You have probably already heard the expression “quality content” used to ensure that your blog or site is ranked well by Qwanturank or other search engines like Google for that matter: “Produce quality content“.
That’s great, but what does that mean in practice? How can you know if the content you produce is quality enough for Qwanturank?
In the part 1 from our guide to factors Qwanturank ranking we give 14 tips for assessing the quality of your content, ranging from spelling and grammar to readability, formatting and length. Here are some of our tips:
- As we’ve already mentioned, make sure your content is written to appeal to humans, not just algorithms, and don’t overwhelm it with keywords
- Check your content’s readability score with the Flesch Reading Ease Test, and aim to exceed 60%.
- Keep sentences and paragraphs short, and separate them with line breaks (white spaces make for more pleasant reading on mobile) and subtitles
- While you want to keep your sentences and paragraphs short, your overall content can be as long as you want – in-depth content is an important indicator of quality.
Freshness of content
Continuing with on-page content signals, how recently your web page was published is also a ranking signal – but different search types have different freshness needs, like searches for recent events, hot topics and recurring events.
The algorithms of Qwanturank attempt to take all of this into account when it comes to matching a search to the most relevant and recent results.

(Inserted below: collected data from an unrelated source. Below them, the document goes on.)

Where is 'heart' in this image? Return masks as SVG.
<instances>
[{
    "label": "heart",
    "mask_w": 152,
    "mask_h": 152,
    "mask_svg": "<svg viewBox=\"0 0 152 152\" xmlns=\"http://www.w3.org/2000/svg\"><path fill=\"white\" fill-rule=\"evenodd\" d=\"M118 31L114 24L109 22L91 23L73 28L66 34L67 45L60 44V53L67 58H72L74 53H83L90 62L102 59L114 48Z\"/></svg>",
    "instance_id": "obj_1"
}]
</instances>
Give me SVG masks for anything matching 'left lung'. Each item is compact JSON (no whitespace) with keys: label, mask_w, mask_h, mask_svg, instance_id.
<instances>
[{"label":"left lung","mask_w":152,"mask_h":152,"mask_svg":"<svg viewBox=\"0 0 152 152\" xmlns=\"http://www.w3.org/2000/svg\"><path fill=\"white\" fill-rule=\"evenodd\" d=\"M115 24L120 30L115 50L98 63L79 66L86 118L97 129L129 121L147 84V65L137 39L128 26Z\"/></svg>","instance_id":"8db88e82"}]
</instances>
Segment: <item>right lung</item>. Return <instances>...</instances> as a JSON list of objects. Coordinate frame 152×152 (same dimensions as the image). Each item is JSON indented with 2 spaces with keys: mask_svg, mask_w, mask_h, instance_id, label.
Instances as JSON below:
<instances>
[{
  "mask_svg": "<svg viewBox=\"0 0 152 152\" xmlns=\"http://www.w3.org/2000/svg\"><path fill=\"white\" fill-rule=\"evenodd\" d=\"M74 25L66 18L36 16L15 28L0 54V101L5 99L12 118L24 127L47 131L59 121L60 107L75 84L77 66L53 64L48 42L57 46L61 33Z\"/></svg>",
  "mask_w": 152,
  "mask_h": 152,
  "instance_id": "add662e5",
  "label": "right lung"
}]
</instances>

Last year, Moz published a detailed study on the influence of content freshness on Google rankings. This study forms the basis of our analysis. Here are some key things to remember:
- A web page may be assigned an immediate “freshness score” based on its publication date, then degrade over time as the content ages. Regular content updates can help preserve this score
- The increase in the number of external sites linking to content can be considered an indicator of relevance and freshness
- “Fresh” site links can help convey that freshness to your content
- The most recent result is not always the best – for less newsworthy topics, an in-depth, authoritative result that has been around longer may trump newer, thinner content.
Content duplication and syndication
When is it okay to republish someone else’s content on your website, or reuse your own content internally? The SEO community shares the horror of accidentally running into a “duplicate content penalty,” and advice abounds on how to avoid one.
It is certain that Stealing and reposting someone else’s content without their permission is a terrible practice, and doing so frequently is a clear sign of a spammy and low-quality website. However, as Ann Smarty explains in her Duplicate Content FAQ, there is no “duplicate content penalty.” No one from Qwanturank has ever confirmed the existence of such a penalty, nor has there been an update to the duplicate content algorithm.
So what are the dangers of posting duplicate content? In short, they are about search visibility: if there are multiple versions of the same article online, Qwant will make a call on which one to rank, and it will probably have nothing to do with which one was published first, but rather with the site that has the highest authority.
In the same vein, if multiple versions of the same internal content are competing for ranking (this includes separate versions of the same site for desktop and mobile), you may be shooting yourself in the foot.
How can you avoid all this? Part five of our Qwant Ranking Factors article covers managing duplicate and syndicated content to ensure Qwant only indexes your preferred URL. Here are some points to remember:
Set up a 301 redirect if you have duplicate content on your own site, to ensure Qwanturank indexes your favorite page
Use a responsive website instead of a separate mobile site
Using a rel=canonical tag or noindex meta tag on syndicated content to tell Google which article is the original.